PASSAGE TO READ =>
====

At that point, Williams wrote that she’d also begun to cough, and that her coughing ended up bursting her surgery stitches, which meant that she had to undergo her first surgery after the C-section to “get restitched”.
According to Willliams, the surgery “would be the first of many surgeries,” as she had been coughing because she had developed an embolism, a clot in one of her arteries, in her abdomen and blood clots. She also wrote that doctors discovered a hematoma, a collection of blood outside the blood vessels.
After waking up from surgery, Williams said that she again told her nurse she needed to undergo a CAT scan of her lungs and needed to be on the blood-thinning drip of medication, but that the nurse did not listen to her initially.
“She said: ‘I think all this medicine is making you talk crazy.’ I said: ‘No, I’m telling you what I need: I need the scan immediately. And I need it to be done with dye,’” Williams wrote. Her insistence worked, as the nurse eventually consulted with Williams’ doctor, who “insisted we check”.
“I fought hard, and I ended up getting the CAT scan. I’m so grateful to her,” Williams wrote. “Lo and behold, I had a blood clot in my lungs, and they needed to insert a filter into my veins to break up the clot before it reached my heart.”
While in the hospital, Williams underwent four surgeries, with the tennis star noting that the timing of the surgeries kept coinciding with Ohanian’s attempts to leave the hospital to shower, so that he ended up showering in her hospital room because he was “terrified to walk out the door”.
Williams then reflected on her team of doctors, recalling how her personal ob/gyn was “amazing” and never made her feel “dismissed”. However, she said that she’d also had another doctor who was “supposed to be checking in,” but that she only saw once.
In the essay, Williams then acknowledged that, in the US, Black women are “nearly three times more likely to die during or after childbirth than their white counterparts” and that many of these deaths are considered preventable.
“Being heard and appropriately treated was the difference between life or death for me; I know those statistics would be different if the medical establishment listened to every Black woman’s experience,” she wrote.

====

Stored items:
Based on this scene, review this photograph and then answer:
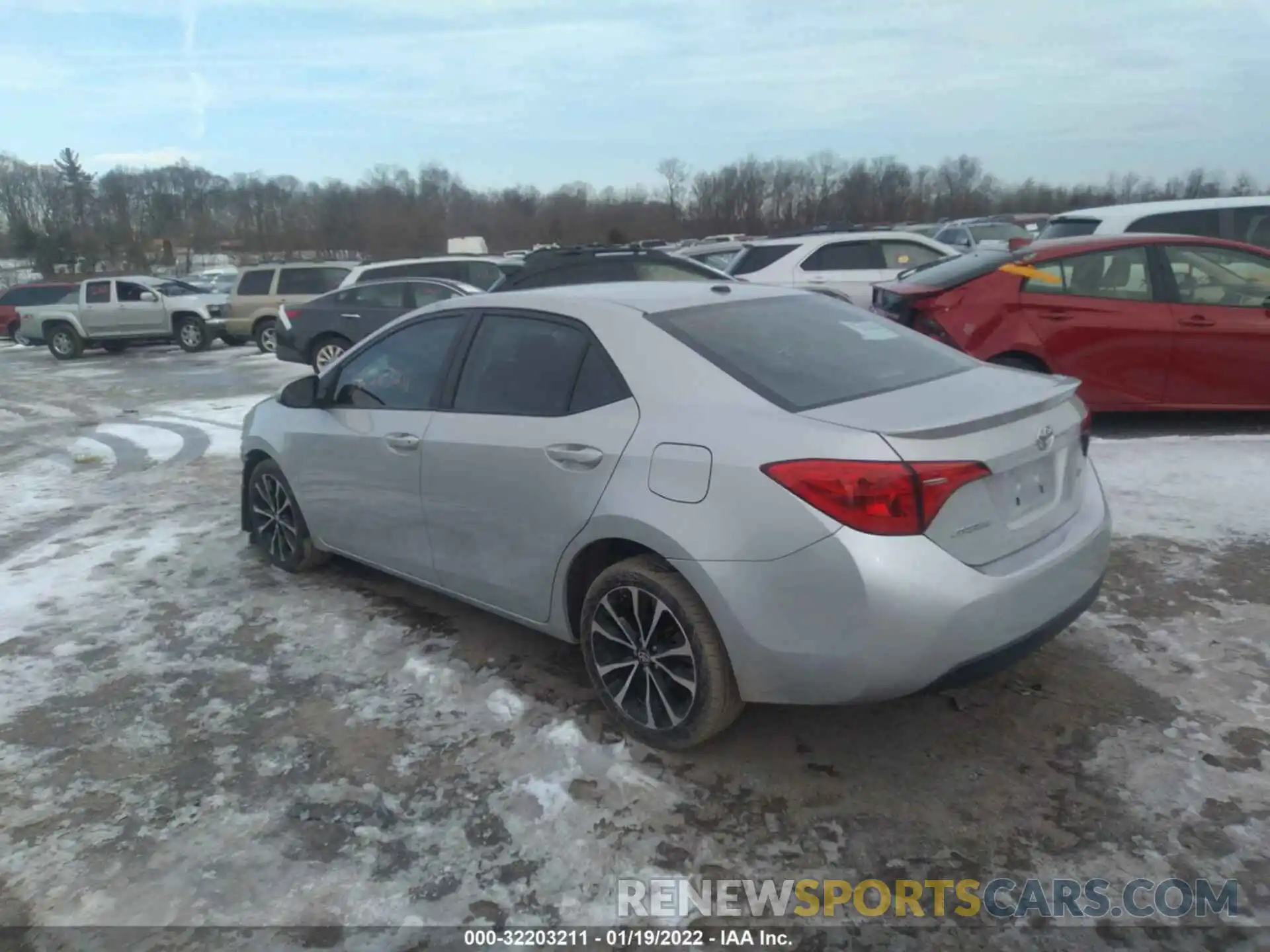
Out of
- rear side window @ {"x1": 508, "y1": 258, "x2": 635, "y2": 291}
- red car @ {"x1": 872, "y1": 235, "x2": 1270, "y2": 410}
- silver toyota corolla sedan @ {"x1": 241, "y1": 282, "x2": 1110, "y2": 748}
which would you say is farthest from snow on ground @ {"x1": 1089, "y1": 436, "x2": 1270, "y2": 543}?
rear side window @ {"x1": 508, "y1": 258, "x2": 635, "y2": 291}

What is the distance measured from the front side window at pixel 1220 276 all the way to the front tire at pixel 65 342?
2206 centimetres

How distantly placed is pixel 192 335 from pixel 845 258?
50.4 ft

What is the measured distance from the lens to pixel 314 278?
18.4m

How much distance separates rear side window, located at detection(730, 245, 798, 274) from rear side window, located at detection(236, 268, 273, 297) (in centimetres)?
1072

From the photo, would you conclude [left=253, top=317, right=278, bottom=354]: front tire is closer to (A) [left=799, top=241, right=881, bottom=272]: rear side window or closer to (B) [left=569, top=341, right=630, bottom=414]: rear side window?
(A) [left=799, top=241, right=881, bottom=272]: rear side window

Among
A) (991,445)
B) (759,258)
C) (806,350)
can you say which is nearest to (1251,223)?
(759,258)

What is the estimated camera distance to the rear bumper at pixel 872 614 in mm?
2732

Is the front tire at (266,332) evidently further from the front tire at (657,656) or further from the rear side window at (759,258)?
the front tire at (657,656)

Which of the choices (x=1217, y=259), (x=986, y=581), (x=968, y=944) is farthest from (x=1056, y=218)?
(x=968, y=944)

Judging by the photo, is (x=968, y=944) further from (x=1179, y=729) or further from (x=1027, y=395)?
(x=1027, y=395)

====

TASKS TO PERFORM =>
[1] Write out the passage on Williams's childbirth, starting at "After waking up" and ending at "to her initially.".
[2] Answer these questions from the passage on Williams's childbirth:
(a) How many surgeries did Williams undergo while in the hospital?
(b) What did doctors need to insert into her veins to break up the clot in her lungs?
(c) How much more likely than their white counterparts are Black women in the US to die during or after childbirth?
[3] Carry on the passage on Williams's childbirth from the point where it stops.
You won't need the items for any of the work here.

RESPONSES TO THE TASKS =>
[1]
After waking up from surgery, Williams said that she again told her nurse she needed to undergo a CAT scan of her lungs and needed to be on the blood-thinning drip of medication, but that the nurse did not listen to her initially.

[2]
(a) Four.
(b) A filter.
(c) Nearly three times more likely.

[3]
Williams said she eventually left the hospital a week later, at which point she was able to go home and bond with her daughter. According to Williams, who was bedridden for six weeks following the complications, connecting with her daughter “at long last” was “amazing”.
“It was both the reward and the validation for all I’d been through,” she wrote. “I went from not being able to really imagine her in the womb to us being completely inseparable.”
This is not the first time that the tennis star has opened up about her childbirth experience, as she previously revealed that she “almost died” after giving birth to her daughter in a 2018 CNN essay.
In the essay, Williams expressed her gratitude for her “incredible medical team” and the “state-of-the-art equipment at the hospital,” as she noted that the medical staff knew “exactly how to handle this complicated turn of events”.
“If it weren’t for their professional care, I wouldn’t be here today,” she wrote.
The athlete has also spoken about postpartum depression, with Williams opening up about her experience on social media.
In 2018, Williams revealed that she was in a “funk” because she “felt like I was not a good mom,” before noting that she’d read several articles stating that postpartum emotions can “last up to three years if not dealt with”.
In the candid post, Williams said that talking through her emotions with her loved ones helped her process what she was feeling, adding: “It’s totally normal to feel like I’m not doing enough for my baby.”